Short text fragments from websites
===============

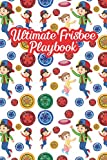 Ultimate Frisbee Playbook: Ultimate Frisbee Coaching Field Diagrams Plan Your Game Strategies Tactics Draw Up Your Winning Plays Creating Drills ... & Players Playbook Log Journal Notebook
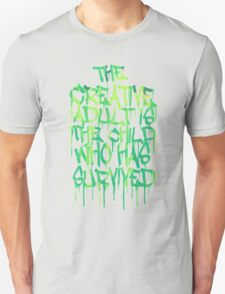 Graffiti Tag Typography! The Creative Adult is the Child Who Has Survived  Unisex T-Shirt
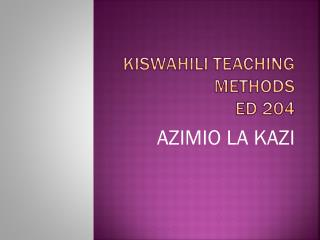 KISWAHILI TEACHING METHODS ED 204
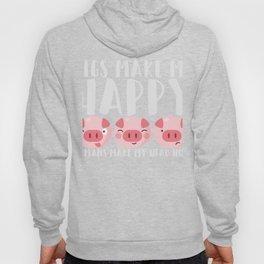 Pigs Make Me Happy Humans Make My Head Hurt Hoody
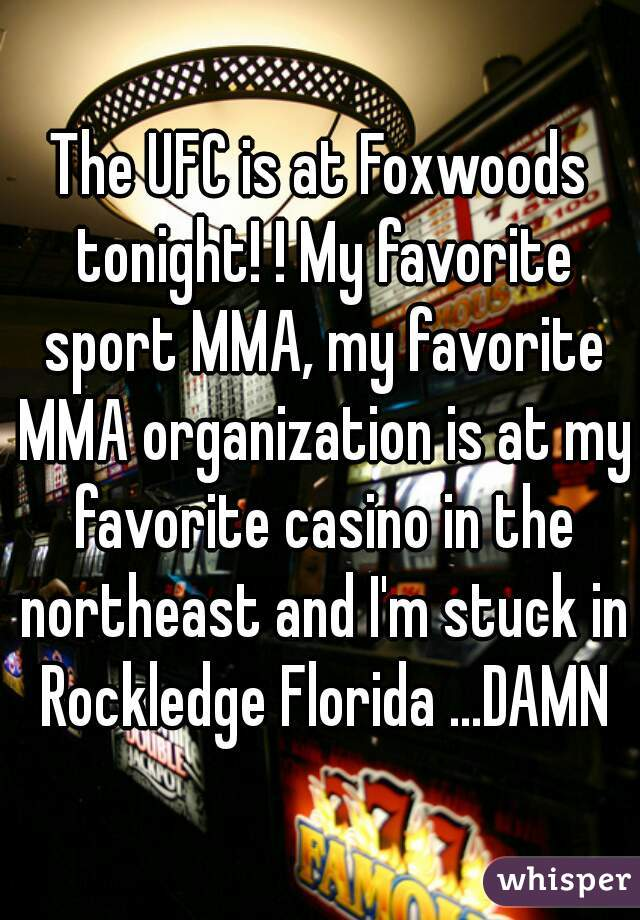The UFC is at Foxwoods tonight! ! My favorite sport MMA, my favorite MMA organization is at my favorite casino in the northeast and I'm stuck in Rockledge Florida ...DAMN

===============

◆ Assigned task:
Give back exactly the lines from the one that contains "Graffiti Tag Typography!" to the final line of the data above, both included, with all pictures removed.

◆ Task solution:
 Graffiti Tag Typography! The Creative Adult is the Child Who Has Survived  Unisex T-Shirt
 KISWAHILI TEACHING METHODS ED 204
 Pigs Make Me Happy Humans Make My Head Hurt Hoody
The UFC is at Foxwoods tonight! ! My favorite sport MMA, my favorite MMA organization is at my favorite casino in the northeast and I'm stuck in Rockledge Florida ...DAMN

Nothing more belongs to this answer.